- Task requirements -
If an entry holds a picture, leave that picture out and reproduce everything else exactly.

═══ Source records

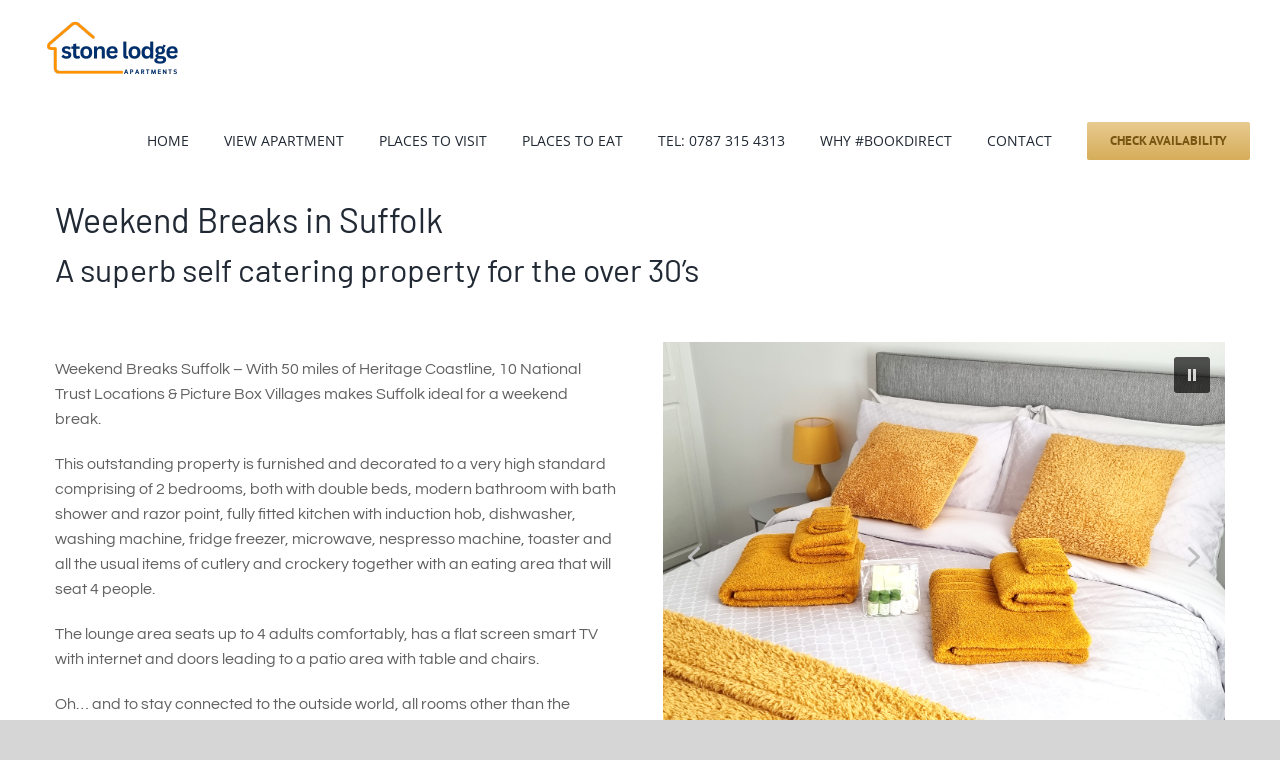

--- FILE ---
content_type: text/plain
request_url: https://www.google-analytics.com/j/collect?v=1&_v=j102&a=430952273&t=pageview&_s=1&dl=https%3A%2F%2Fstonelodgeapartments.com%2Fweekend-breaks-suffolk%2F&ul=en-us%40posix&dt=Weekend%20Breaks%20Suffolk-%20For%20the%20Over%2040%27s%20an%20Outstanding%20property&sr=1280x720&vp=1280x720&_u=YADAAEABAAAAACAAI~&jid=541275359&gjid=1393952981&cid=2082861375.1763961376&tid=UA-195135538-1&_gid=1380243095.1763961377&_r=1&_slc=1&gtm=45He5bi1h1n81TLGG4WWv840993781za200zd840993781&gcd=13l3l3l3l1l1&dma=0&tag_exp=103116026~103200004~104527906~104528501~104684208~104684211~115583767~115938465~115938469~116184927~116184929~116217636~116217638&z=492372590
body_size: -574
content:
2,cG-2DP77R02N7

══════

- Written answer -
--- FILE ---
content_type: text/plain
request_url: https://www.google-analytics.com/j/collect?v=1&_v=j102&a=430952273&t=pageview&_s=1&dl=https%3A%2F%2Fstonelodgeapartments.com%2Fweekend-breaks-suffolk%2F&ul=en-us%40posix&dt=Weekend%20Breaks%20Suffolk-%20For%20the%20Over%2040%27s%20an%20Outstanding%20property&sr=1280x720&vp=1280x720&_u=YADAAEABAAAAACAAI~&jid=541275359&gjid=1393952981&cid=2082861375.1763961376&tid=UA-195135538-1&_gid=1380243095.1763961377&_r=1&_slc=1&gtm=45He5bi1h1n81TLGG4WWv840993781za200zd840993781&gcd=13l3l3l3l1l1&dma=0&tag_exp=103116026~103200004~104527906~104528501~104684208~104684211~115583767~115938465~115938469~116184927~116184929~116217636~116217638&z=492372590
body_size: -574
content:
2,cG-2DP77R02N7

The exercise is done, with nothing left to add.